------ PAGE

Maintaining status after the switch, change of employer rules
Once on Skilled Worker, you are tied to your sponsor. Changing employer requires:
- New employer obtains sponsor licence (if they don't have one).
- New employer assigns new CoS.
- You apply for a new Skilled Worker visa ("change of employment" application).
- Application fee: £827 (up to 3 years) or £1,636 (up to 5 years), paid again.
- IHS: calculated for remaining period plus any new period.
You do not need to leave the UK. The application is made in-country. Processing time is the same as a standard extension (8 weeks standard, 5 working days priority).
You may start the new job on the day you submit the application using your existing Skilled Worker leave (3C leave), but only if the job falls within the same SOC broad group as your previous role. If you're changing sectors entirely, you must wait for the new visa before starting.
The new-entrant to full-threshold transition at extension
When you extend your Skilled Worker visa beyond the initial 4-year new-entrant period, your salary must meet the full threshold. For a developer on £36,000 (new-entrant rate), the extension requires £49,400 (the going rate for SOC 2136), a £13,400 gap to close.
Timeline strategy:
- Year 3 on Skilled Worker: Start salary review discussion with employer.
- Year 3.5: If salary isn't moving, start looking at alternative employers (change of employment).

------------
------ DATA FOR THE TASK

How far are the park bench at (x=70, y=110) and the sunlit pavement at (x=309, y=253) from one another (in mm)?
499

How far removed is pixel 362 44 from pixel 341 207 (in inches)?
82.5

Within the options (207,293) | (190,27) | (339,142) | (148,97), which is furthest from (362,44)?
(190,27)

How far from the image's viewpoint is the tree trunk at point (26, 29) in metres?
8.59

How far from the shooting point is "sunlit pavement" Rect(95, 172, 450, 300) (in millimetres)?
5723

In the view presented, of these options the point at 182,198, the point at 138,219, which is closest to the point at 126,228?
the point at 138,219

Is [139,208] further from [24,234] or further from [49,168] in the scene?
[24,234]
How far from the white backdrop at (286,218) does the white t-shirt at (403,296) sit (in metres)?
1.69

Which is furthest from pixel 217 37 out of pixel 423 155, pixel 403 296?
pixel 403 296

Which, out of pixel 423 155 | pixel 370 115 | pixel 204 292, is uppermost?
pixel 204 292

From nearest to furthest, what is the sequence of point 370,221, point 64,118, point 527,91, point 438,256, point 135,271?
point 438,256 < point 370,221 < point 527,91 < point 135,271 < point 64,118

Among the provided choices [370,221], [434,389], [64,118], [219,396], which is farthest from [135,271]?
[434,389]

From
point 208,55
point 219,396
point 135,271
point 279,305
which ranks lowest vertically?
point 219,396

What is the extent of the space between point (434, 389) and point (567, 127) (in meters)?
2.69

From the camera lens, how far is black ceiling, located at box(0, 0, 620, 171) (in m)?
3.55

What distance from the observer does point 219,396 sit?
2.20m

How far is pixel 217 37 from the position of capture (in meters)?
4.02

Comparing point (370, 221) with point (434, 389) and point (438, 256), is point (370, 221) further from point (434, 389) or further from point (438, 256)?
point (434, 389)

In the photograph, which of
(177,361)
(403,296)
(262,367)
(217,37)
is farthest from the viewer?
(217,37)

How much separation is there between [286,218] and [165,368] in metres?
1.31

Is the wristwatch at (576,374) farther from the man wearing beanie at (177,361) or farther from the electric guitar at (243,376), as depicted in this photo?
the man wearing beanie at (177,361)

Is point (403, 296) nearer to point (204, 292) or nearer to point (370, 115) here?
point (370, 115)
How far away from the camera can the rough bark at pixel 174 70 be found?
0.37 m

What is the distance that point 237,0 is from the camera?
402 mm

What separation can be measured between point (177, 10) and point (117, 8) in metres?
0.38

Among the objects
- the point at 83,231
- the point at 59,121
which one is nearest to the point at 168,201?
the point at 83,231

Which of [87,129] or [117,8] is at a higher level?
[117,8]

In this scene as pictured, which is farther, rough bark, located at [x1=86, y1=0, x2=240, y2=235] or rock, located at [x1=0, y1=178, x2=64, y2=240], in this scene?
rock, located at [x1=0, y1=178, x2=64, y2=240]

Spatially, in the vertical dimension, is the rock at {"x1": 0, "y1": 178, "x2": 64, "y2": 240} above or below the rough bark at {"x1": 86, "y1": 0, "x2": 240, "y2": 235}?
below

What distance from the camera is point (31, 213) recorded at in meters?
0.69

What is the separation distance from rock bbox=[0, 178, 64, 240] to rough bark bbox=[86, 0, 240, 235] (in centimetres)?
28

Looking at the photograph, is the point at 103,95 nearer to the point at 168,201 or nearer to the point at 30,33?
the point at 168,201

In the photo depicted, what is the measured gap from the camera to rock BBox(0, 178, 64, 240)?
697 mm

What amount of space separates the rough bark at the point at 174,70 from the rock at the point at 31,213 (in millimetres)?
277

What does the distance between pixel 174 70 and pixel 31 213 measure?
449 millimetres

------------

• **DIRECTIONS**
1. Answer these questions using the page:
(a) What is the application fee for a change of employment covering up to 5 years?
(b) How long does priority processing take?
(c) What salary does the extension require for a developer under SOC 2136?
2. Gather every line of the rows that contains the string "pavement".
The page and the rows come from separate, unrelated sources.

• **RESULTS FOR THE EXERCISE**
1.
(a) £1,636
(b) 5 working days
(c) £49,400

2.
How far are the park bench at (x=70, y=110) and the sunlit pavement at (x=309, y=253) from one another (in mm)?
How far from the shooting point is "sunlit pavement" Rect(95, 172, 450, 300) (in millimetres)?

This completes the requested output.